The court also accepted the county clerk’s amended budget, which included money from CARES.
“Whenever this money is filed for and received,” Carpenter explained, “it has to be added into the budget. It was approximately $60,000 all together.”
In other business, Carpenter’s signature was ratified on a grant application for the airport during the meeting. Carpenter had previously signed the application to meet time constraints, and the court officially ratified the signature at the next scheduled meeting. The grant application was for $750,000 to improve lighting at the Worthington Airport.
“I argued about the Pathways policy regarding District Court Guardianship Evaluation,” Carpenter said. Carpenter said that the fiscal court prided itself on quick payment of these expenses. “Our judges send us a bill whenever they send someone to be evaluated. And then we pay the bill. And I am sure that we have never been behind on a bill of that nature.”
“Now,” Carpenter said, ”Pathways is wanting people to pre-pay.” Although he understands that bills of that nature might be held up due to a variety of reasons, such has never been the case with the Greenup County Fiscal Court.
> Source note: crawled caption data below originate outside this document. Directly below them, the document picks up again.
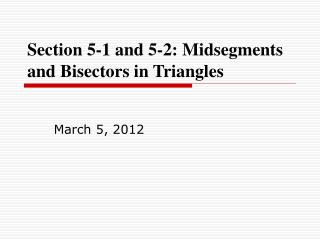 Section 5-1 and 5-2: Midsegments and Bisectors in Triangles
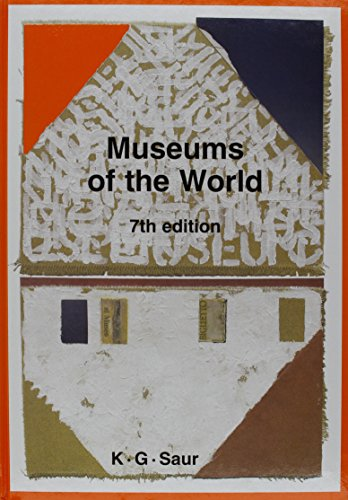 Museums of the World (Museums of the World, 7th Edition)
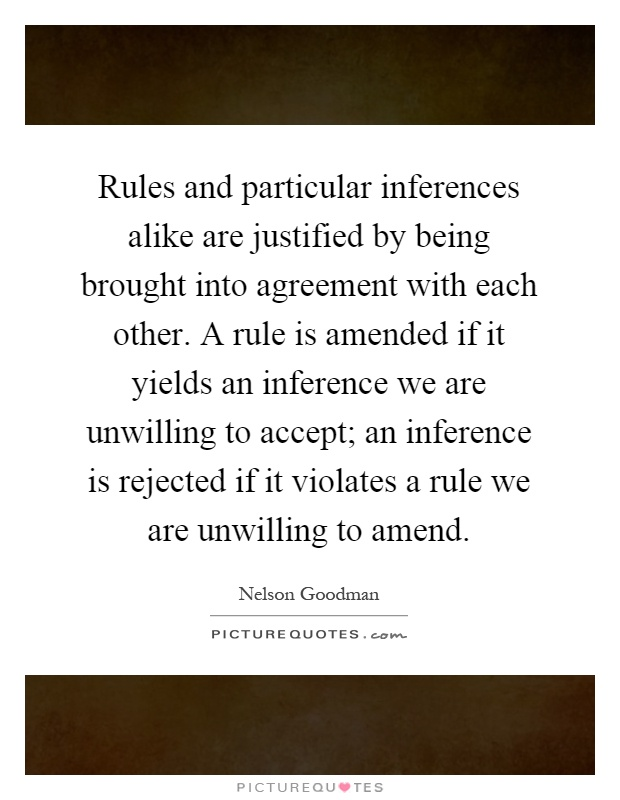 Rules and particular inferences alike are justified by being brought into agreement with each other. A rule is amended if it yields an inference we are unwilling to accept; an inference is rejected if it violates a rule we are unwilling to amend Picture Quote #1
He said it is understandable when a company is concerned when they are not being paid in a timely manner for services rendered, but a pre-paid model violates rules on the county end of the equation. “If you go back and examine the rules,” Carpenter said, “we are not supposed to pre-pay. We are supposed to get a service and be billed for it, then we pay it. And we can’t pay for something we haven’t received.”
Carpenter said he discussed that matter with County Attorney Mike Wilson, and asked him to meet with Pathways concerning the policy.
“I want our county recognized and listed as a county that pays its bills. Apparently, they (Pathways) have had problems collecting these bills from other people, but I don’t want Greenup to be clumped into that group. And I don’t agree with their new billing model at all.”
Carpenter said only the district and circuit judges, and the family court judge, can order such evaluations. And, as he said, when the judges order these evaluations the fiscal court pays for them. Pathways, however, cited as justification that it is often left with a “bad debt” when a person is ordered to be evaluated when they personally did not think the evaluation was necessary. Such individuals refuse to pay, and some courts do not pay when there is no finding of lack of indigency.
Pathways believes it should not be expected to perform such evaluations for free, or at a loss to the company — a stance which led to the proposed policy change.
Given that the Greenup Fiscal Court pays for each evaluation regardless of finding, Carpenter said this should not apply to Greenup County. Wilson will discuss the matter with Pathways on the fiscal court’s behalf, and present information at the next scheduled court meeting. The prepayment policy is scheduled to take effect Nov. 1.